Cytotoxicity and anti-Leishmania amazonensis activity of Citrus sinensis leaf extracts.

CONTEXT: Leishmania amazonensis is the main agent of diffuse cutaneous leishmaniasis, a disease characterized by lesional polymorphism and the commitment of skin surface. Previous reports demonstrated that the Citrus genus possess antimicrobial activity. OBJECTIVE: This study evaluated the anti-L. amazonensis activity of Citrus sinensis (L.) Osbeck (Rutaceae) extracts. MATERIALS AND METHODS: Citrus sinensis dried leaves were subjected to maceration with hexane (CH), ethyl acetate (CEA), dichloromethane/ethanol (CD/Et - 1:1) or ethanol/water (CEt/W - 7:3). Leishmania amazonensis promastigotes were treated with C. sinensis extracts (1-525 µg/mL) for 120 h at 27 °C. Ultrastructure alterations of treated parasites were evaluated by transmission electron microscopy.
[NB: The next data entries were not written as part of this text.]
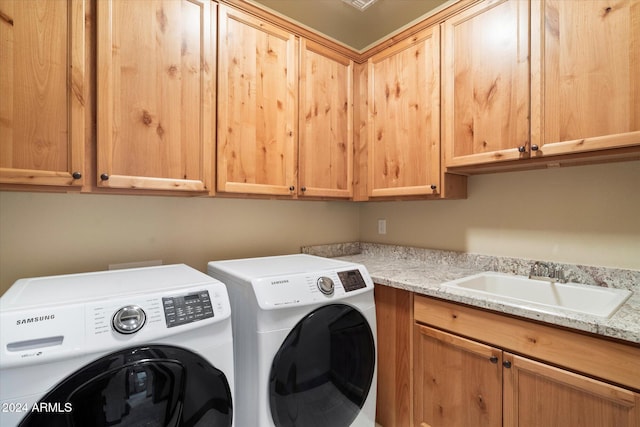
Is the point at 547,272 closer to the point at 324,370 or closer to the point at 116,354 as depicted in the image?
the point at 324,370

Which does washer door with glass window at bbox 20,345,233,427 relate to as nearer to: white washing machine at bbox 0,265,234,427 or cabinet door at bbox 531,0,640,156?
white washing machine at bbox 0,265,234,427

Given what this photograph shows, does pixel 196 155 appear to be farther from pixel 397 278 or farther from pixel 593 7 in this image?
pixel 593 7

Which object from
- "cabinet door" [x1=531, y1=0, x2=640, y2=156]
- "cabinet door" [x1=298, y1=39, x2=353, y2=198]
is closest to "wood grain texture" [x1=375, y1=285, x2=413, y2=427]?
"cabinet door" [x1=298, y1=39, x2=353, y2=198]

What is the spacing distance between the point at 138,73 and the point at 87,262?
2.99 ft

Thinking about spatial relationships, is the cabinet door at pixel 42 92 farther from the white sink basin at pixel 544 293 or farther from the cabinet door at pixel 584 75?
the cabinet door at pixel 584 75

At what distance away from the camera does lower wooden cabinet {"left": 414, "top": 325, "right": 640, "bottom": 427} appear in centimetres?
104

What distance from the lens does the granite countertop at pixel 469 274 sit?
1.05 meters

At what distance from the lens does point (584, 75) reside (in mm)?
1297

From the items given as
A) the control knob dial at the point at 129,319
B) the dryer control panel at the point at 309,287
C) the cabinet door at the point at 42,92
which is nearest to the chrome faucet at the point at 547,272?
the dryer control panel at the point at 309,287

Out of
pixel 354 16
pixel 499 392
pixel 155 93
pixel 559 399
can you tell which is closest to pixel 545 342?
pixel 559 399

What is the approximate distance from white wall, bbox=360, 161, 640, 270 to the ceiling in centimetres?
126

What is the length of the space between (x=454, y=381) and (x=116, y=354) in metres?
1.35

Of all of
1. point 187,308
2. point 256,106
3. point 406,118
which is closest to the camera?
point 187,308

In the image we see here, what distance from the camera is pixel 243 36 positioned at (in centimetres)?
166
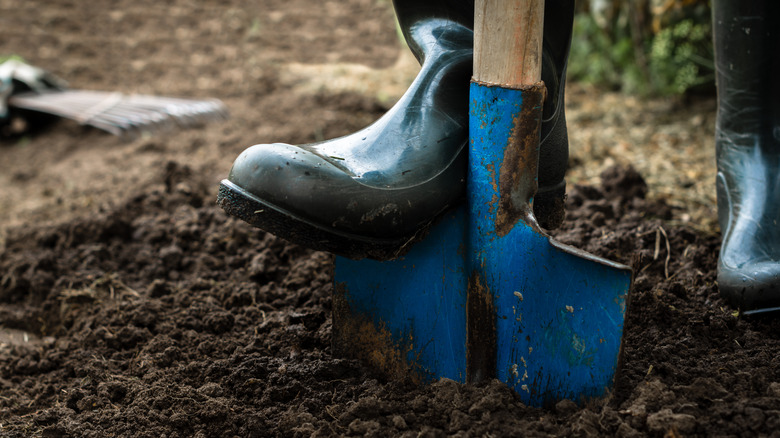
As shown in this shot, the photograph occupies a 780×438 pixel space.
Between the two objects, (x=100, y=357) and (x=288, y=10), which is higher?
(x=288, y=10)

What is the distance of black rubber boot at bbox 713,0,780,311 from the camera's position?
4.71ft

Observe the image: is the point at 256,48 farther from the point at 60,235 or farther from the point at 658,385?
the point at 658,385

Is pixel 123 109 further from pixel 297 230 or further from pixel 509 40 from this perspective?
pixel 509 40

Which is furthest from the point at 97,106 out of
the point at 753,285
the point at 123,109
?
the point at 753,285

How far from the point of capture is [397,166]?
1188 millimetres

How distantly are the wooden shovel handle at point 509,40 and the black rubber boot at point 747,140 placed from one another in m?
0.65

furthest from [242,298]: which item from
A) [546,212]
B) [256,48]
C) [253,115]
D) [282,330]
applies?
[256,48]

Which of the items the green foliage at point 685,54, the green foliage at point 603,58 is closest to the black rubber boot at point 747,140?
the green foliage at point 685,54

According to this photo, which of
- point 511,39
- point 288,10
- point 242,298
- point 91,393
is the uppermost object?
point 288,10

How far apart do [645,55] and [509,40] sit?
2.97m

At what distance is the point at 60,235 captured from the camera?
7.34 feet

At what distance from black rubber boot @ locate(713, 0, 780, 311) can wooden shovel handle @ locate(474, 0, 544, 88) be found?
2.15 ft

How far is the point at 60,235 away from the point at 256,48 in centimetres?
349

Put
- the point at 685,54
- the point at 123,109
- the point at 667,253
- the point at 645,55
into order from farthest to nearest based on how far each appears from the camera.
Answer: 1. the point at 123,109
2. the point at 645,55
3. the point at 685,54
4. the point at 667,253
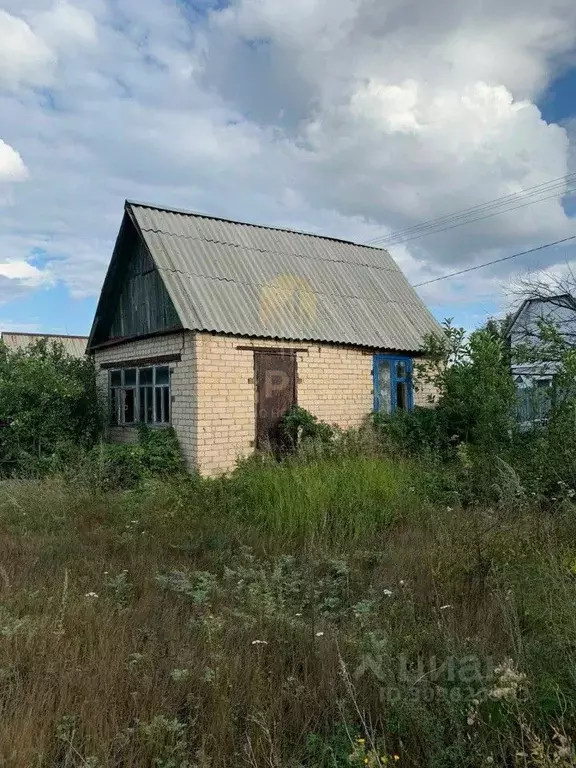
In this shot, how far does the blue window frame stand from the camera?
11422 mm

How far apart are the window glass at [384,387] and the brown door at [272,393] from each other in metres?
2.24

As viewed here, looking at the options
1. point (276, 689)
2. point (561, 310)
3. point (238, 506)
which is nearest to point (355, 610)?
point (276, 689)

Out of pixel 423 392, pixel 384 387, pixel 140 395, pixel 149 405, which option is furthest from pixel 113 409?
pixel 423 392

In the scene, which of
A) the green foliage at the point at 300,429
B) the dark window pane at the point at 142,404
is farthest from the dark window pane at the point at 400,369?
the dark window pane at the point at 142,404

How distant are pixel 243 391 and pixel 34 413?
12.8 feet

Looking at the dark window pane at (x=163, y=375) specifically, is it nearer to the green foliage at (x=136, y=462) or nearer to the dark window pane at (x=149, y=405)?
the dark window pane at (x=149, y=405)

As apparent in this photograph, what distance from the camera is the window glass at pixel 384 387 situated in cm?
1147

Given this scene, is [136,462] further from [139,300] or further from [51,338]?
[51,338]

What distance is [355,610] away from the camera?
3.57 meters

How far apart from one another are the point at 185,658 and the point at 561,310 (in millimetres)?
23018

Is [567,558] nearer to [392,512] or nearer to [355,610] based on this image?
[355,610]

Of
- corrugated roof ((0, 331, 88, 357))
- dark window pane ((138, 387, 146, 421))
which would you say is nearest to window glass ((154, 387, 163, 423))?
dark window pane ((138, 387, 146, 421))

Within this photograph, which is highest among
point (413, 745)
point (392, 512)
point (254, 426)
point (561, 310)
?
point (561, 310)

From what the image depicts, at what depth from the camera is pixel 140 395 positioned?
10727mm
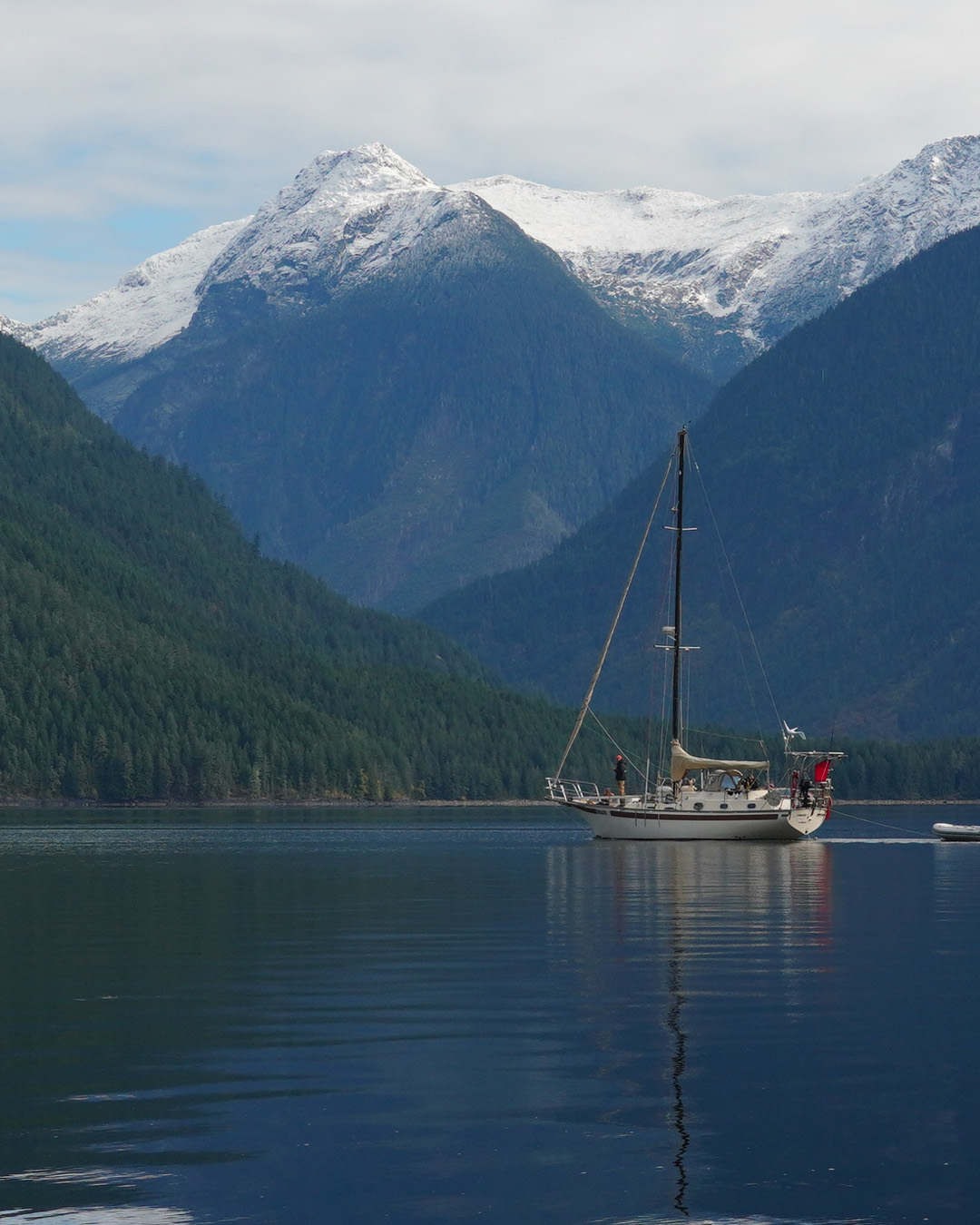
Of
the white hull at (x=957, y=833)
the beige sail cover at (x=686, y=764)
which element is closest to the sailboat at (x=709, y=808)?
the beige sail cover at (x=686, y=764)

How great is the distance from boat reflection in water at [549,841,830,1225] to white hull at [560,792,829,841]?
43412 mm

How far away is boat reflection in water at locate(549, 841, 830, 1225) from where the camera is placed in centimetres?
4219

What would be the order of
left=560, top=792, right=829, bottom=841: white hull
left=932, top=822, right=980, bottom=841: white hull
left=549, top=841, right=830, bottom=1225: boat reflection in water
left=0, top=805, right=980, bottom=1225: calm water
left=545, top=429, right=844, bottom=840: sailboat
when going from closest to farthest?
left=0, top=805, right=980, bottom=1225: calm water → left=549, top=841, right=830, bottom=1225: boat reflection in water → left=560, top=792, right=829, bottom=841: white hull → left=545, top=429, right=844, bottom=840: sailboat → left=932, top=822, right=980, bottom=841: white hull

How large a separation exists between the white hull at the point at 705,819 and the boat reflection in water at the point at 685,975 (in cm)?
4341

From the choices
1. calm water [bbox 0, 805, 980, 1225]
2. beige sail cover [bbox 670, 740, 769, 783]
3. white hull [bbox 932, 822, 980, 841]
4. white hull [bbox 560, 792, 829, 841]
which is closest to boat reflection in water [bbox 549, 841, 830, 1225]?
calm water [bbox 0, 805, 980, 1225]

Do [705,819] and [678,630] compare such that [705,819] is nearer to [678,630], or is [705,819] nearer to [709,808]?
[709,808]

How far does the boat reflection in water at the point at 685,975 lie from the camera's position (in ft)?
138

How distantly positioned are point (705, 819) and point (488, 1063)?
125 m

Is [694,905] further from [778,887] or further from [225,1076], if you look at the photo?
[225,1076]

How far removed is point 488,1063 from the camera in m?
47.6

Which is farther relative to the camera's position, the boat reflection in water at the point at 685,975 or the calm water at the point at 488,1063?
the boat reflection in water at the point at 685,975

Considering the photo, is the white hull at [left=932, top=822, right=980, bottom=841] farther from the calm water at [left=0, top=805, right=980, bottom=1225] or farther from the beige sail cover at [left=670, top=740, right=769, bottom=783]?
the calm water at [left=0, top=805, right=980, bottom=1225]

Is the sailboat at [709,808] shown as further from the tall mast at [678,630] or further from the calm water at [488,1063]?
the calm water at [488,1063]

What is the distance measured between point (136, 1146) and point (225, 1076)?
6.62 m
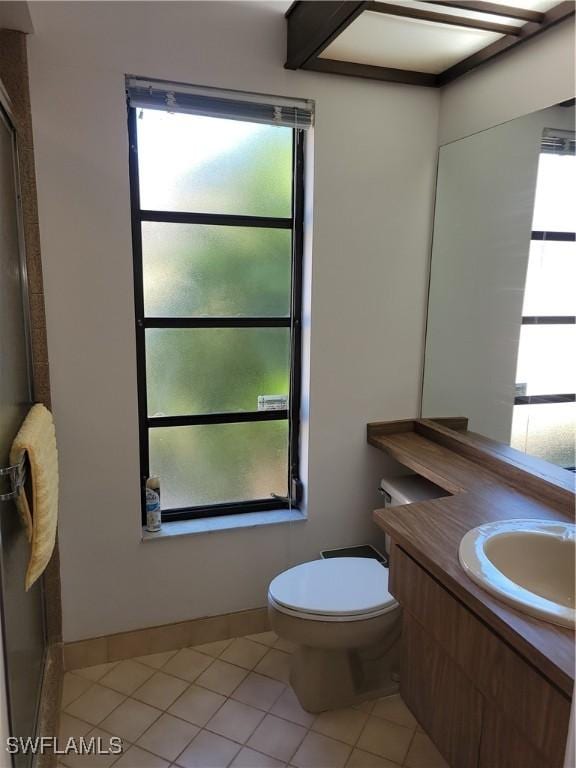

Cytotoxicity of the extracts was assessed on RAW 264.7 and J774.G8 macrophages after 48-h treatment at 37 °C using the tetrazolium assay. In addition, Leishmania-infected macrophages were treated with CH and CD/Et (10-80 µg/mL). RESULTS: CH, CD/Et and CEA displayed antileishmanial activity with 50% inhibitory activity (IC50) of 25.91 ± 4.87, 54.23 ± 3.78 and 62.74 ± 5.04 µg/mL, respectively. Parasites treated with CD/Et (131.2 µg/mL) presented severe alterations including mitochondrial swelling, lipid body formation and intense cytoplasmic vacuolization. CH and CD/Et demonstrated cytotoxic effects similar to that of amphotericin B in the anti-amastigote assays (SI of 2.16, 1.98 and 1.35, respectively). Triterpene amyrins were the main substances in CH and CD/Et extracts. In addition, 80 µg/mL of CD/Et reduced the number of intracellular amastigotes and the percentage of infected macrophages in 63% and 36%, respectively. CONCLUSION: The results presented here highlight C. sinensis as a promising source of antileishmanial agents.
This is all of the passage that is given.